Social Studies The Social Studies Contest consists of 45 objective questions and an essay. Students are expected to master primary reading selections, as well as specific documents, and to be familiar with general-knowledge social studies concepts and terms. Each year, the contest focuses on a different topic area and a reading list that is provided by UIL.
Spelling

Each year, the UIL Spelling and Vocabulary Contest is based on a different vocabulary list provided by UIL and consists of a three-part test:

  • Part I:  A fifteen minute section of 30 multiple choice questions focused on vocabulary and proofreading, and
  • Part II & III:  The written spelling of 70 words pronounced aloud to contestants.

The spelling contest is designed to give students in grades 3, 4, 5, 6, 7 and 8 exposure to a wide variety of vocabulary words.

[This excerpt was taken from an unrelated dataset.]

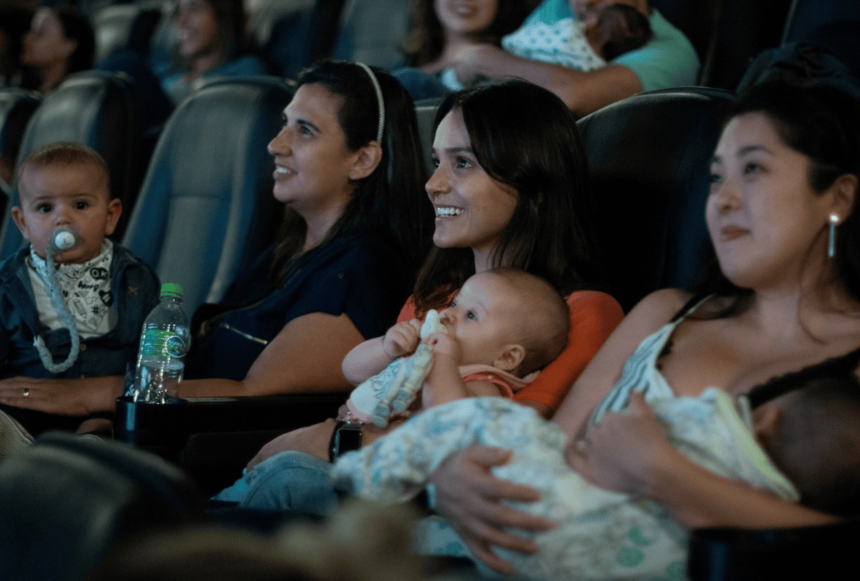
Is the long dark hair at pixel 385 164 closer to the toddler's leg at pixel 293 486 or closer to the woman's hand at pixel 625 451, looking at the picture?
the toddler's leg at pixel 293 486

It is not a contest of memorization. For the most educational value, preparation for this contest should include instruction in the rules of the English language, meanings and definitions, and root words. In addition to learning to spell proficiently, contestants will learn to write clearly and to capitalize words properly.

Students will write down words given by the pronouncer on their paper at a rate of approximately five words per minute.
(A) Grades 3 and 4: 50 words; tiebreaker, 15 words.
(B) Grades 5 and 6: 80 words; tiebreaker, 20 words.
(C) Grades 7 and 8: 110 words; tiebreaker, 30 words.
The tiebreaker is given to all contestants immediately following the initial test.

Tests will be fully compatible with the Merriam Webster's Intermediate Dictionary 2004 and subsequent editions.